* Stated problem *
Can you update the items between the lines holding "How far is the camera" and "157 centimetres", inclusive, so that "weathered wood siding" becomes "wooden siding" and nothing else changes? Leave the pictures out of your answer.

* Information supplied *
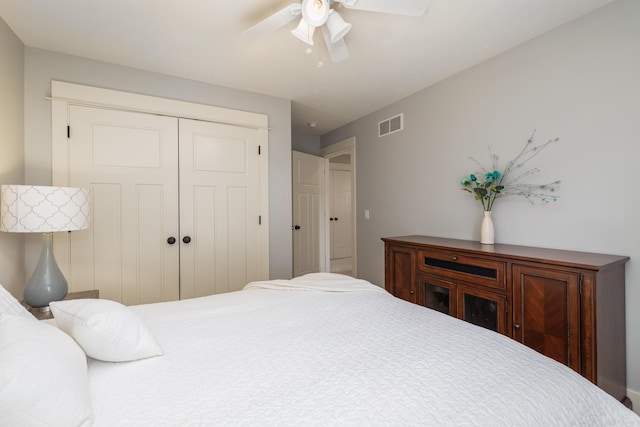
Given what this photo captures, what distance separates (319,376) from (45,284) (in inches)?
71.6

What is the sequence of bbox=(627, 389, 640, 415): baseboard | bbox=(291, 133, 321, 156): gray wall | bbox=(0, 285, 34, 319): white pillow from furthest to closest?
bbox=(291, 133, 321, 156): gray wall, bbox=(627, 389, 640, 415): baseboard, bbox=(0, 285, 34, 319): white pillow

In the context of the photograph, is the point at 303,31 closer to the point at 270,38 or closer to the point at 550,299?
the point at 270,38

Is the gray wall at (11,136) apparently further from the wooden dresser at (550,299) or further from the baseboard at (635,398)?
the baseboard at (635,398)

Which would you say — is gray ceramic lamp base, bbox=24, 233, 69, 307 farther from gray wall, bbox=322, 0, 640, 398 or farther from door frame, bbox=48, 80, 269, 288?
gray wall, bbox=322, 0, 640, 398

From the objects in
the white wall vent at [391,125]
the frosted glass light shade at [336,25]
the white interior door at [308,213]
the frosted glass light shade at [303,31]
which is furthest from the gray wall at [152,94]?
the frosted glass light shade at [336,25]

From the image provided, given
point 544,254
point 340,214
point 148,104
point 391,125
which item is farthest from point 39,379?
point 340,214

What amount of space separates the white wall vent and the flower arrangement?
38.0 inches

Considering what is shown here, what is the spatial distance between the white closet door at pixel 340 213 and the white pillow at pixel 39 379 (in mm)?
5466

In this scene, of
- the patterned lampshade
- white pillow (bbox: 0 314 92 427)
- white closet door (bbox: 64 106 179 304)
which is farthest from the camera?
white closet door (bbox: 64 106 179 304)

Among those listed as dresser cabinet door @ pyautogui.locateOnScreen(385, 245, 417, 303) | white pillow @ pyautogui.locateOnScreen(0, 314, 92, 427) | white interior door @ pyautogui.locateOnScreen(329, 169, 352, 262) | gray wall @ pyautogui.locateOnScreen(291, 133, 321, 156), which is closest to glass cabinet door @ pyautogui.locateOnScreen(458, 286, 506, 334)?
dresser cabinet door @ pyautogui.locateOnScreen(385, 245, 417, 303)

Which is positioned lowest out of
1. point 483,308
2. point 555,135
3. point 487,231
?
point 483,308

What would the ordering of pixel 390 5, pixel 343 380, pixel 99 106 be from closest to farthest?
1. pixel 343 380
2. pixel 390 5
3. pixel 99 106

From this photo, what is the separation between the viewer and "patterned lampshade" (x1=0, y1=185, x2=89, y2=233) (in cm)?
162

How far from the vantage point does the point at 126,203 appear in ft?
8.33
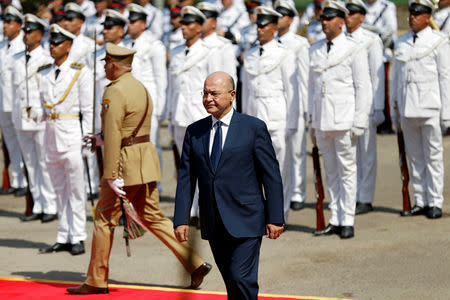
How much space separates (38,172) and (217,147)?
551 cm

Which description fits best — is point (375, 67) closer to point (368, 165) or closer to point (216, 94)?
point (368, 165)

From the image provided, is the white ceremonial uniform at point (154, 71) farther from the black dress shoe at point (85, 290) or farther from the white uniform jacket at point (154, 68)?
the black dress shoe at point (85, 290)

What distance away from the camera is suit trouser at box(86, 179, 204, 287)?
24.8 feet

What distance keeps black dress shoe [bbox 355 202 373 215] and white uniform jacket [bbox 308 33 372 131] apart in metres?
1.49

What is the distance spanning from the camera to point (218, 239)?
599cm

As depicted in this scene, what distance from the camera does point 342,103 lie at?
30.3ft

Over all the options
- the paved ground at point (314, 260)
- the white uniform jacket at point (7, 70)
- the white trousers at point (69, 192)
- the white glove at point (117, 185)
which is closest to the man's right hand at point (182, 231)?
the white glove at point (117, 185)

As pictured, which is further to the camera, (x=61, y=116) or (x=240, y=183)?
(x=61, y=116)

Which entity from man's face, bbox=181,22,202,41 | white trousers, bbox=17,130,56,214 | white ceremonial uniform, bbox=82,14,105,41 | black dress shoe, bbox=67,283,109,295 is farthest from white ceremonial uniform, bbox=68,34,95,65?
black dress shoe, bbox=67,283,109,295

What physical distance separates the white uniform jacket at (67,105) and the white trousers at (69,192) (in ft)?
0.34

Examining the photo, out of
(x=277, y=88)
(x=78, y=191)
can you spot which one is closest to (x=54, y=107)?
(x=78, y=191)

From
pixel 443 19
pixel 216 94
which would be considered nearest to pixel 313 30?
pixel 443 19

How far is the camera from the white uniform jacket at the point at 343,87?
9.24 metres

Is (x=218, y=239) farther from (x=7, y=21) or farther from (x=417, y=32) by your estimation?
(x=7, y=21)
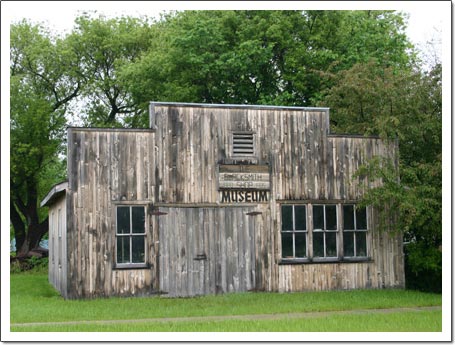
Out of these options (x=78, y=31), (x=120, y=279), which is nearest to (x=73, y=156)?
(x=120, y=279)

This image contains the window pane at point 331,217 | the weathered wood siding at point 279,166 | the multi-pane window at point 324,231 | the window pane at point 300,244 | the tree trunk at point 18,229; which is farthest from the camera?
the tree trunk at point 18,229

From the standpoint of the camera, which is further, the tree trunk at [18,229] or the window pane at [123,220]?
the tree trunk at [18,229]

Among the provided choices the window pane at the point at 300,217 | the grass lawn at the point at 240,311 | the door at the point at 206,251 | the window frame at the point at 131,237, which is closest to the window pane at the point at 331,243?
the window pane at the point at 300,217

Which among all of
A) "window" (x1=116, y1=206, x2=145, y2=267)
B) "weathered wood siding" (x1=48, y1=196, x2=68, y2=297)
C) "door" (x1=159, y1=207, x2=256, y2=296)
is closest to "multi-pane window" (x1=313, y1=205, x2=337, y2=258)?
"door" (x1=159, y1=207, x2=256, y2=296)

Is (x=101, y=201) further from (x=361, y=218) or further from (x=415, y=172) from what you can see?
(x=415, y=172)

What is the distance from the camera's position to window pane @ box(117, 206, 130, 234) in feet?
62.0

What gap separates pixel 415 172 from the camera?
20.1 metres

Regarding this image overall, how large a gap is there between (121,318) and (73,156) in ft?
16.9

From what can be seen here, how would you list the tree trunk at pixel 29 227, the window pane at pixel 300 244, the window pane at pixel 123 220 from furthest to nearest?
the tree trunk at pixel 29 227 → the window pane at pixel 300 244 → the window pane at pixel 123 220

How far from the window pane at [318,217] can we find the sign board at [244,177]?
157 centimetres

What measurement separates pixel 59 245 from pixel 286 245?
7.19 meters

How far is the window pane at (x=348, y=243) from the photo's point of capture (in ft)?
67.4

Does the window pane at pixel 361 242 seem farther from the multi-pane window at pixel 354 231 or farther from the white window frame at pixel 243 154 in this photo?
the white window frame at pixel 243 154

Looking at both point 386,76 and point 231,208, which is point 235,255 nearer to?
point 231,208
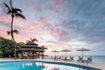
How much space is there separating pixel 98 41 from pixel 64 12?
32.6ft

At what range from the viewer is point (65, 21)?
1958 cm

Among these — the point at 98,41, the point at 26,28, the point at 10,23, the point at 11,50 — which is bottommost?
the point at 11,50

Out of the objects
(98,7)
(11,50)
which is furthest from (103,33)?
(11,50)

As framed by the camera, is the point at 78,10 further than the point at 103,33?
No

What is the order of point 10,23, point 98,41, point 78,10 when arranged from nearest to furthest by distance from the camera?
1. point 78,10
2. point 98,41
3. point 10,23

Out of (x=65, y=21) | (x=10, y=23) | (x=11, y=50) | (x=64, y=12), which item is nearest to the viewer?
(x=64, y=12)

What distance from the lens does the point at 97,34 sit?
64.7 ft

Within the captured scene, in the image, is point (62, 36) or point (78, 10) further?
point (62, 36)

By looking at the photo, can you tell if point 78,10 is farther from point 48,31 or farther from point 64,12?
point 48,31

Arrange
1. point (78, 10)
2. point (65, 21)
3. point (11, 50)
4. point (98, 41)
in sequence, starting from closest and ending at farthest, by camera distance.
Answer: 1. point (78, 10)
2. point (65, 21)
3. point (98, 41)
4. point (11, 50)

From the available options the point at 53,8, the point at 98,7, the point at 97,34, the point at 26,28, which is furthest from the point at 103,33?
the point at 26,28

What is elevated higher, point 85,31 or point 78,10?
point 78,10

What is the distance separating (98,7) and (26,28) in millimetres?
14775

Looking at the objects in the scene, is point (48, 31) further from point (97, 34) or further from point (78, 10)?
point (97, 34)
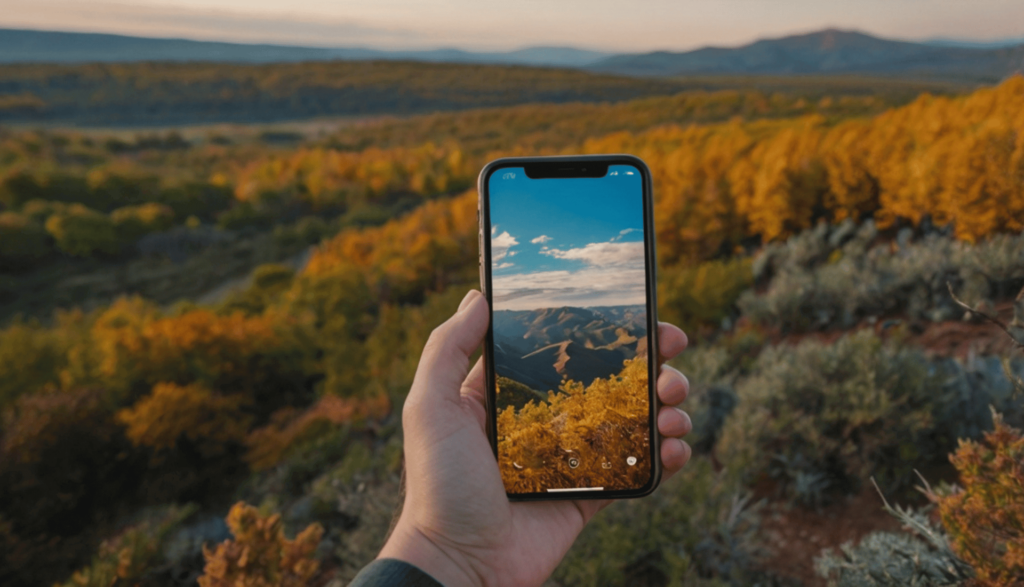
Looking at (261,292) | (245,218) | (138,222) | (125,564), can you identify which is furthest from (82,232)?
(125,564)

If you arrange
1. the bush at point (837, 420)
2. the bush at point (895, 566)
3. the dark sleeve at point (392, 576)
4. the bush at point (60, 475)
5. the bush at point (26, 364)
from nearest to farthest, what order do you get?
the dark sleeve at point (392, 576) → the bush at point (895, 566) → the bush at point (837, 420) → the bush at point (60, 475) → the bush at point (26, 364)

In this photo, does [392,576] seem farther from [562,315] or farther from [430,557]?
[562,315]

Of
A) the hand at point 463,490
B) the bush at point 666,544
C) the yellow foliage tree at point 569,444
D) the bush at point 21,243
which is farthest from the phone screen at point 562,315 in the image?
the bush at point 21,243

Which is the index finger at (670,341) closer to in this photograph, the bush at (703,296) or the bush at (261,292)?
the bush at (703,296)

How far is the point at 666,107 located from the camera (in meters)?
26.3

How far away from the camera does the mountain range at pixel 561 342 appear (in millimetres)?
1899

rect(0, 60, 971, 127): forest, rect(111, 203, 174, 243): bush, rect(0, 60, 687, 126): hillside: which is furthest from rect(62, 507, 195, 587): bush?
rect(111, 203, 174, 243): bush

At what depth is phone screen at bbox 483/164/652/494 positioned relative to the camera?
1897 mm

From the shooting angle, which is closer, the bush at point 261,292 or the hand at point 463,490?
the hand at point 463,490

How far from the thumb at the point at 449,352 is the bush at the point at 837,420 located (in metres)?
3.01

* Response *
How far is the camera from the white uniform jacket at the point at 343,87?
9.24 metres

Is (x=218, y=239) farther from (x=7, y=21) or farther from (x=417, y=32) by your estimation?
(x=7, y=21)
Out of these options (x=78, y=31), (x=120, y=279), which is nearest to (x=73, y=156)?
(x=120, y=279)

This image contains the window pane at point 331,217 | the wooden siding at point 279,166 | the multi-pane window at point 324,231 | the window pane at point 300,244 | the tree trunk at point 18,229; which is farthest from the camera?
the tree trunk at point 18,229

From the standpoint of the camera, which is further, the tree trunk at [18,229] or the window pane at [123,220]?
the tree trunk at [18,229]

Among the provided choices the window pane at the point at 300,217 | the grass lawn at the point at 240,311 | the door at the point at 206,251 | the window frame at the point at 131,237, which is closest to the window pane at the point at 331,243?
the window pane at the point at 300,217

Which among all of
A) "window" (x1=116, y1=206, x2=145, y2=267)
B) "wooden siding" (x1=48, y1=196, x2=68, y2=297)
C) "door" (x1=159, y1=207, x2=256, y2=296)
is closest to "multi-pane window" (x1=313, y1=205, x2=337, y2=258)?
"door" (x1=159, y1=207, x2=256, y2=296)

Is (x=101, y=201) further from (x=361, y=218) or further from (x=415, y=172) from what you can see?
(x=415, y=172)

What is the distance from the camera's position to window pane @ box(117, 206, 130, 234) in feet?
62.0

What gap separates pixel 415 172 from the camera?
20.1 metres

Regarding this image overall, how large a gap is there between (121,318) and (73,156) in ft?
16.9

From what can be seen here, how would you list the tree trunk at pixel 29 227, the window pane at pixel 300 244, the window pane at pixel 123 220 from furthest to nearest?
the tree trunk at pixel 29 227 → the window pane at pixel 300 244 → the window pane at pixel 123 220

How far from the window pane at [318,217] can we find the sign board at [244,177]?
157 centimetres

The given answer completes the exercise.